After the shock of 9/11, there was no legal, military, or political blueprint for confronting a new enemy that rejected all the traditional rules of war. By the time I left office, we had put in place a system of effective counterterrorism programs based on a solid legal and legislative footing.

Of course, there are things I wish had come out differently. I am frustrated that the military tribunals moved so slowly. Even after the Military Commissions Act was passed, another lawsuit delayed the process again. By the time I left office, we had held only two trials.

The difficulty of conducting trials made it harder to meet a goal I had set early in my second term: closing the prison at Guantanamo in a responsible way. While I believe opening Guantanamo after 9/11 was necessary, the detention facility had become a propaganda tool for our enemies and a distraction for our allies. I worked to find a way to close the prison without compromising security. By the time I left office, the number of detainees at Guantanamo had dropped from nearly 800 to fewer than 250. My hope is that many of those remaining will stand trial for their crimes. Some of the hardened, dangerous terrorists at Guantanamo may be very difficult to try. I knew that if I released them and they killed Americans, the blood would be on my hands. Deciding how to handle them is the toughest part of closing Guantanamo.

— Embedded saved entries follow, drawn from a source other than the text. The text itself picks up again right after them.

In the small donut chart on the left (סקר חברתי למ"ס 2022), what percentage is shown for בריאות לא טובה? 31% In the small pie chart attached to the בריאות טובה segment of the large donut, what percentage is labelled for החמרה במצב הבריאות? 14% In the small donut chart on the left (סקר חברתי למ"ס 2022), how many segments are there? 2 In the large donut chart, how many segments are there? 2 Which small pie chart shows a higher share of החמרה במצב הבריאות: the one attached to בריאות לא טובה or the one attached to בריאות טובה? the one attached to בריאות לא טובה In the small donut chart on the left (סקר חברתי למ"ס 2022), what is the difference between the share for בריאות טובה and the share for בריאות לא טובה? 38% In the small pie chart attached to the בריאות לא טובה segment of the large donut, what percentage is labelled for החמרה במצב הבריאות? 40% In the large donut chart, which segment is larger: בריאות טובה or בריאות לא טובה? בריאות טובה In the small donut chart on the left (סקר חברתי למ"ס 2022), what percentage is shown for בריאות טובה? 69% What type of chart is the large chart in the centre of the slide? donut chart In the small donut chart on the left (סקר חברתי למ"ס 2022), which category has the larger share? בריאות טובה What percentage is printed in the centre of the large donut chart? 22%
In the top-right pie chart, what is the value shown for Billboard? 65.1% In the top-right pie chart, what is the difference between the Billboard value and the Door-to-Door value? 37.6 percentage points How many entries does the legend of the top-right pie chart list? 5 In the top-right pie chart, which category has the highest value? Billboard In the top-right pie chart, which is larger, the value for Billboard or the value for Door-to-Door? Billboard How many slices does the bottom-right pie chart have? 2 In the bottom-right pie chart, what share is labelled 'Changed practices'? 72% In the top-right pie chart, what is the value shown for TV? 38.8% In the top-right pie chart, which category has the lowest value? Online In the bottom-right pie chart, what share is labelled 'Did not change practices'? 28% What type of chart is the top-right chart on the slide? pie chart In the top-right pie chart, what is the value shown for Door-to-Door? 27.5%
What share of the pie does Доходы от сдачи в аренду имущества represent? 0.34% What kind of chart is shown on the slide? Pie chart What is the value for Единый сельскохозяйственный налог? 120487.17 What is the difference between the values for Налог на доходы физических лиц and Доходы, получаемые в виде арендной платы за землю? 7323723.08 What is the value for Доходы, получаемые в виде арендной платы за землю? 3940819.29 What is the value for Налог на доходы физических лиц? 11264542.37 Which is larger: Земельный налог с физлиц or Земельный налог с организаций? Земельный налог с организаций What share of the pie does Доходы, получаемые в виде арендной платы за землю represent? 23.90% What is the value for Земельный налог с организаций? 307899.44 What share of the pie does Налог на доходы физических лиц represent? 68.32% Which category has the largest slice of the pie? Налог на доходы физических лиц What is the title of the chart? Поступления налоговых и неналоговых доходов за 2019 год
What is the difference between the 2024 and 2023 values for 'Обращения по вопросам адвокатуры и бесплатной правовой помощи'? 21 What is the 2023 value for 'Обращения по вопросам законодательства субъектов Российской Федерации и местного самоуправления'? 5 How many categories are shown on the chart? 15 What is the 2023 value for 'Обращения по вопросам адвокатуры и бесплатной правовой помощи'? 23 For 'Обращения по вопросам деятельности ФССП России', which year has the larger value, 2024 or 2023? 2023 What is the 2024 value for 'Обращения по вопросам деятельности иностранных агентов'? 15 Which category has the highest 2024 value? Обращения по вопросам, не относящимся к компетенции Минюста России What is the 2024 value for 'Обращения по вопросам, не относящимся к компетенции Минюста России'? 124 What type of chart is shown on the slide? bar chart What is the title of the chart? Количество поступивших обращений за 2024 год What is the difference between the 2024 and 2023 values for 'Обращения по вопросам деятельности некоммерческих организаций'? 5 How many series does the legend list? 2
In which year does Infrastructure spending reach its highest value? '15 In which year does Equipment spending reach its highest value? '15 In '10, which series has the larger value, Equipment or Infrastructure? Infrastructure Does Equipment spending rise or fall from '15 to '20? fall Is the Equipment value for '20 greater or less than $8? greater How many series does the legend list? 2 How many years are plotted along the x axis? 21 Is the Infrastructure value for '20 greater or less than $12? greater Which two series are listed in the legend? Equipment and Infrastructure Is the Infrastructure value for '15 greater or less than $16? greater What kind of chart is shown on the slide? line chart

In retrospect, I probably could have avoided some of the controversy and legal setbacks by seeking legislation on military tribunals, the TSP, and the CIA enhanced interrogation program as soon as they were created. If members of Congress had been required to make their decisions at the same time I did—in the immediate aftermath of 9/11—I am confident they would have overwhelmingly approved everything we requested. Yet in the case of the TSP and the CIA program, the risk of exposing operational details to the enemy was one I could not take until we had a better handle on the security situation.